Reproduce the following lines verbatim, everything from the line containing "From this scene here, from the selection" down to the line containing "which is farthest", including both of those lines.

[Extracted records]
....

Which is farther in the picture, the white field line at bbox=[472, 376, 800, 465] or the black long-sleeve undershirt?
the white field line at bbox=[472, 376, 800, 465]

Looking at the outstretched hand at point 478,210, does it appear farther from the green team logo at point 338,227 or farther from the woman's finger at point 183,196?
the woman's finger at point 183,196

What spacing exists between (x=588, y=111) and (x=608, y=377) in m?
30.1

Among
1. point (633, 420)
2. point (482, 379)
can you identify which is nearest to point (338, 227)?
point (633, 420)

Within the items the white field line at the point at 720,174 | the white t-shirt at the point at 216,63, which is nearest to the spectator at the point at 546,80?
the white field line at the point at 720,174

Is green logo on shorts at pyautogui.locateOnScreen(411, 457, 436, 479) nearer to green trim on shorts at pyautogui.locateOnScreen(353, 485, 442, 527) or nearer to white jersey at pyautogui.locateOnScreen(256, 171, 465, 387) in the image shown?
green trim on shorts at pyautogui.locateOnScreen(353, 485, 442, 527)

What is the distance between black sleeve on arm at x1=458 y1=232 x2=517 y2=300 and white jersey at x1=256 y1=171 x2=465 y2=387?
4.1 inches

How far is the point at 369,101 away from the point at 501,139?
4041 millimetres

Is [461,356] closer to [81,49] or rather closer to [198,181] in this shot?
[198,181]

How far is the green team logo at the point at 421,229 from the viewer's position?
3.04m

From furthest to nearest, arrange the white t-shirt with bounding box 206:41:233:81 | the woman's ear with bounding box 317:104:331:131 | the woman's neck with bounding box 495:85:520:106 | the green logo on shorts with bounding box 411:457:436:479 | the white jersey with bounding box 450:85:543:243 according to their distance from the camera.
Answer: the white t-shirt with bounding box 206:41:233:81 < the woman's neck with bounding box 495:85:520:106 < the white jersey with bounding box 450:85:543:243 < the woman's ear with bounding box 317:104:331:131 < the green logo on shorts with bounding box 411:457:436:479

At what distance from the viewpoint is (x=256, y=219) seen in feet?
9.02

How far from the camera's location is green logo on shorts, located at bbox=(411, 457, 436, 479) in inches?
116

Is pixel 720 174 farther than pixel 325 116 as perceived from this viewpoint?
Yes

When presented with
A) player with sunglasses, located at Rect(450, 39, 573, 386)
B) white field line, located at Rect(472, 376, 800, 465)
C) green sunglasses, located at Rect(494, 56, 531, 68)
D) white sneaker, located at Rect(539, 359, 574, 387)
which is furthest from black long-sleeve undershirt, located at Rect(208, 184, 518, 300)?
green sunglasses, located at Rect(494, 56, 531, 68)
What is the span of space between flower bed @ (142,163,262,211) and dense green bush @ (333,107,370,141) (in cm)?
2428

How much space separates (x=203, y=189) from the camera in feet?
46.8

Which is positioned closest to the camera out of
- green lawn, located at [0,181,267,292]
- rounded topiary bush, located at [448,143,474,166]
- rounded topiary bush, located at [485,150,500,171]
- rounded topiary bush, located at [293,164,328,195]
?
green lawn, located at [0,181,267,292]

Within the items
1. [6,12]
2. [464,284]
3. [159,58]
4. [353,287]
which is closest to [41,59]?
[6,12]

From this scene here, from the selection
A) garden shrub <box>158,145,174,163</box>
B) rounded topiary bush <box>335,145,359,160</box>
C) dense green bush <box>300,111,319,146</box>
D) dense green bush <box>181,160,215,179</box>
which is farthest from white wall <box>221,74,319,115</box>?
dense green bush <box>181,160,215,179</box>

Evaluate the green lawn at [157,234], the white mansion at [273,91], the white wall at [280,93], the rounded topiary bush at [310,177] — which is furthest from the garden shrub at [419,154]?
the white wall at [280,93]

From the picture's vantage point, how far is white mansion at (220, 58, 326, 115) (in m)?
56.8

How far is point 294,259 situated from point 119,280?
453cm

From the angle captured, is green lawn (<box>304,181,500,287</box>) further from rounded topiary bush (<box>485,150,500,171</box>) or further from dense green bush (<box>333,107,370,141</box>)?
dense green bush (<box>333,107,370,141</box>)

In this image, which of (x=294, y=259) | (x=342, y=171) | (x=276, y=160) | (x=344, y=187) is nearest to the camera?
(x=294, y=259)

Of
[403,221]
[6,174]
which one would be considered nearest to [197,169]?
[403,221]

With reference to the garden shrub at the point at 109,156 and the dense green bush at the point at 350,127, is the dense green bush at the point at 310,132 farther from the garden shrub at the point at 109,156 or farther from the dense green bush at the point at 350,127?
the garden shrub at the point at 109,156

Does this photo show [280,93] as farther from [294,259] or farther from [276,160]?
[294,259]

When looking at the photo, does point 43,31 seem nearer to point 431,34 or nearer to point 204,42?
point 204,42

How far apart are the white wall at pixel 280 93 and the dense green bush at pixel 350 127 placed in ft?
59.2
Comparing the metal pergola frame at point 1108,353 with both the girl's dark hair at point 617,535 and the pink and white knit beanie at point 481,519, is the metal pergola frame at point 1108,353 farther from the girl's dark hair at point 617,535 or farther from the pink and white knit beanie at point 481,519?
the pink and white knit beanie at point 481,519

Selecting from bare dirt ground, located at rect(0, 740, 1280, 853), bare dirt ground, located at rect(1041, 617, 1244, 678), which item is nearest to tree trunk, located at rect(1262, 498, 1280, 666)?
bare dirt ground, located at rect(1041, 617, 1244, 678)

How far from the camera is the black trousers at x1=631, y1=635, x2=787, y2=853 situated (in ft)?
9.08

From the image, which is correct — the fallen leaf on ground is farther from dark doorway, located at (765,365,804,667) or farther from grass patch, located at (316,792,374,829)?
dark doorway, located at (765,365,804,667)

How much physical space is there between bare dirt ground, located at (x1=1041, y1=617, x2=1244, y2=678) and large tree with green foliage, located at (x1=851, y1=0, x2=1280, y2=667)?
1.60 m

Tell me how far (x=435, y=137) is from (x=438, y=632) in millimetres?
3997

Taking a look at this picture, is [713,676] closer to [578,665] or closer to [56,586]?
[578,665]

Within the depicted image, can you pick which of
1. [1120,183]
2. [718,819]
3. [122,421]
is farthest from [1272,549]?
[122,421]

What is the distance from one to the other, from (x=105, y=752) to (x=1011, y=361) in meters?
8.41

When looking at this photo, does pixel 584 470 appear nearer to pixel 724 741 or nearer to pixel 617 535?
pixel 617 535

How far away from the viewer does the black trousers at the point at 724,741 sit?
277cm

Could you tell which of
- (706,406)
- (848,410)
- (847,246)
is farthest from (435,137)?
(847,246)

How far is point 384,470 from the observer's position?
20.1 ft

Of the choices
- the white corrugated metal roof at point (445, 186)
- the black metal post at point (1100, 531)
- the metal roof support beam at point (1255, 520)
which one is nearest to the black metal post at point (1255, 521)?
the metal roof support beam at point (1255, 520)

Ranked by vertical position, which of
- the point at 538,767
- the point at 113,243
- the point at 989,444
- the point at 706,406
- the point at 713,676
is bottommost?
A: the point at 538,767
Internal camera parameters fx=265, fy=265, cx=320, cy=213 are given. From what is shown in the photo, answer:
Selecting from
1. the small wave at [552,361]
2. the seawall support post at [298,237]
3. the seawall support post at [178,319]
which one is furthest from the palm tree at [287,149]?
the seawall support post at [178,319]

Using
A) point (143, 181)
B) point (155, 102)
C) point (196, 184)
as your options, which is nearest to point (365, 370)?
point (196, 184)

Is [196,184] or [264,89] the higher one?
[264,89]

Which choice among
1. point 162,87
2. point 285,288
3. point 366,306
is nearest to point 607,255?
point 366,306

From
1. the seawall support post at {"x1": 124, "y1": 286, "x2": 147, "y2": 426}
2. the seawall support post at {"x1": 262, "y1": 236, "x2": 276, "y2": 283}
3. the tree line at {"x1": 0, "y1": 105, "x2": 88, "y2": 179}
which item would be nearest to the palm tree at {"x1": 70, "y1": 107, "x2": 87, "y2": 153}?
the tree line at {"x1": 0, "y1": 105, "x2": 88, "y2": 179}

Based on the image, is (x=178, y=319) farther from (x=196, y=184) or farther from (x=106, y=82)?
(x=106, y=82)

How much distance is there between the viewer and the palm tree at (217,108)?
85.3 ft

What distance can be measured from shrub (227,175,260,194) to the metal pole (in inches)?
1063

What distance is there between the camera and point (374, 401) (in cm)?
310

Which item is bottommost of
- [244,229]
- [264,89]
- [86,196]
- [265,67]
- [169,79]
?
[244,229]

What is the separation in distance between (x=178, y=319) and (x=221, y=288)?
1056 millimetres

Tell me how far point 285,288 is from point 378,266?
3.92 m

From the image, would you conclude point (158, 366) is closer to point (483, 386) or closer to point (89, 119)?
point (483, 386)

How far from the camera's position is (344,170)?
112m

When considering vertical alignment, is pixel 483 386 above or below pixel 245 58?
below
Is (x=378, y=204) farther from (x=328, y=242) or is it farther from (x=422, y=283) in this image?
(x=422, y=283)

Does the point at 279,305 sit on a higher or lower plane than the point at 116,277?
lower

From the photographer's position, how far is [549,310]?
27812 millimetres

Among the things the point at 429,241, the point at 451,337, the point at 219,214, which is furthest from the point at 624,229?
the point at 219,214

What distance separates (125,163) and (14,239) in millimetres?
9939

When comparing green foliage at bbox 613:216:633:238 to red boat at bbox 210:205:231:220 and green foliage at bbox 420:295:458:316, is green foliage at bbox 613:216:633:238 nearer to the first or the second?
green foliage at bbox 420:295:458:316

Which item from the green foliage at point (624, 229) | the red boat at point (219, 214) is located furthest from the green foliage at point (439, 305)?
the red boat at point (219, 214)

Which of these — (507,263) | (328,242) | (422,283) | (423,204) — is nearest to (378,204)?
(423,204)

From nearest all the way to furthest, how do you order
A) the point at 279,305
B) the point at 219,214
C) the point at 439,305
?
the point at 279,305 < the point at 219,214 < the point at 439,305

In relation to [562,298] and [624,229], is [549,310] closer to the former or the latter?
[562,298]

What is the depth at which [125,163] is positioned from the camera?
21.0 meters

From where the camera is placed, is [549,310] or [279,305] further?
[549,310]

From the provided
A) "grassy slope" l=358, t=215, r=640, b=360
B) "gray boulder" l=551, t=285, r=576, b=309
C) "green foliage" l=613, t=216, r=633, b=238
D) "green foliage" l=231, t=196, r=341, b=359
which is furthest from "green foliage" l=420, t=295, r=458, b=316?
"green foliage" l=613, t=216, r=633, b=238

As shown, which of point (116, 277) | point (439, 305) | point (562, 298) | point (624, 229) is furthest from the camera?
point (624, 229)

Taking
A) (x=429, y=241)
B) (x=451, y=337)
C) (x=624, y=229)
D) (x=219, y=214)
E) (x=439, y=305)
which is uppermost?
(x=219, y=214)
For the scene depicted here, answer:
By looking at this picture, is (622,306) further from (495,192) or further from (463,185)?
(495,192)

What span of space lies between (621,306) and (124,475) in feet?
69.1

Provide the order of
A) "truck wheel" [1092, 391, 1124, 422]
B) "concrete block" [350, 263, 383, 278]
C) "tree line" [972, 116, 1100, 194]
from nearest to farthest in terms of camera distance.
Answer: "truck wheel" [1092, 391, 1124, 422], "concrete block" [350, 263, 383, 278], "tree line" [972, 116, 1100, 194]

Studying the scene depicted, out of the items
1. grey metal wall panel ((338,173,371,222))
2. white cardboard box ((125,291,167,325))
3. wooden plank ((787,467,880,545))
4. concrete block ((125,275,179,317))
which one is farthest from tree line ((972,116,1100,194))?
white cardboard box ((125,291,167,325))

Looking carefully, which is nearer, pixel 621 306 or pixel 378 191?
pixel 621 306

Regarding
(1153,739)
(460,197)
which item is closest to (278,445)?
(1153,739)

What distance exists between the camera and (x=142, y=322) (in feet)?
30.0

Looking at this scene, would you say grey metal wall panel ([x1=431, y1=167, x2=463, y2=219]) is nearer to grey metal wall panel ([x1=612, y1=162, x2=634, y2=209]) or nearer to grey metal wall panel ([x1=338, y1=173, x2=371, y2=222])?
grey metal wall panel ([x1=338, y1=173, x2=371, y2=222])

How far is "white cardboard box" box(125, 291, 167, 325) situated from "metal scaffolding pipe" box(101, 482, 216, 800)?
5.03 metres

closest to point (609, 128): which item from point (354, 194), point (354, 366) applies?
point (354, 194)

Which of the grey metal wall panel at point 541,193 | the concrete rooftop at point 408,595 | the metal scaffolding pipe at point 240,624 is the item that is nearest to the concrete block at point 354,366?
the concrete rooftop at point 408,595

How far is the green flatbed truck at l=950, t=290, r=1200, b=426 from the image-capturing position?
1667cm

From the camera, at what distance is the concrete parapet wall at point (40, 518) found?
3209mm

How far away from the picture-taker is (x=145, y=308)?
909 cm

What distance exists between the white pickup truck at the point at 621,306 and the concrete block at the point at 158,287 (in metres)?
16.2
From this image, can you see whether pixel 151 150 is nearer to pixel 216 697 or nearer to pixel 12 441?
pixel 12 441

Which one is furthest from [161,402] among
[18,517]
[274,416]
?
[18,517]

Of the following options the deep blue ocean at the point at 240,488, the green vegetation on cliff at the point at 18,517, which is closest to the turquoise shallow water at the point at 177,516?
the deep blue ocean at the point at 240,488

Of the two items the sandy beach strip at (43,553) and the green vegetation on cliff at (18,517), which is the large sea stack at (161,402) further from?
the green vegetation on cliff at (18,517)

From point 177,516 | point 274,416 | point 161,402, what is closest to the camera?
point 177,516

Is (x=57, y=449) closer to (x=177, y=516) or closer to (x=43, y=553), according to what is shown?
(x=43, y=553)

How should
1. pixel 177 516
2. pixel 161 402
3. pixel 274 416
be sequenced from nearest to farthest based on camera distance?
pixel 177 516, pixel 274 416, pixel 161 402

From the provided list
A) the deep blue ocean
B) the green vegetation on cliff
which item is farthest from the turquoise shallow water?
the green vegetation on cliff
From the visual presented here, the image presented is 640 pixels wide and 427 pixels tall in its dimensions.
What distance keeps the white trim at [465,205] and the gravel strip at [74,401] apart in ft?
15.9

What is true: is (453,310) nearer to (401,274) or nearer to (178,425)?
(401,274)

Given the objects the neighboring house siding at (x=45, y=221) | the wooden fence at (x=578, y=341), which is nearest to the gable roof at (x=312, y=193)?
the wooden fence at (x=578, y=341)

....

* **The answer**:
From this scene here, from the selection
A) garden shrub <box>158,145,174,163</box>
B) rounded topiary bush <box>335,145,359,160</box>
C) dense green bush <box>300,111,319,146</box>
D) dense green bush <box>181,160,215,179</box>
which is farthest from white wall <box>221,74,319,115</box>?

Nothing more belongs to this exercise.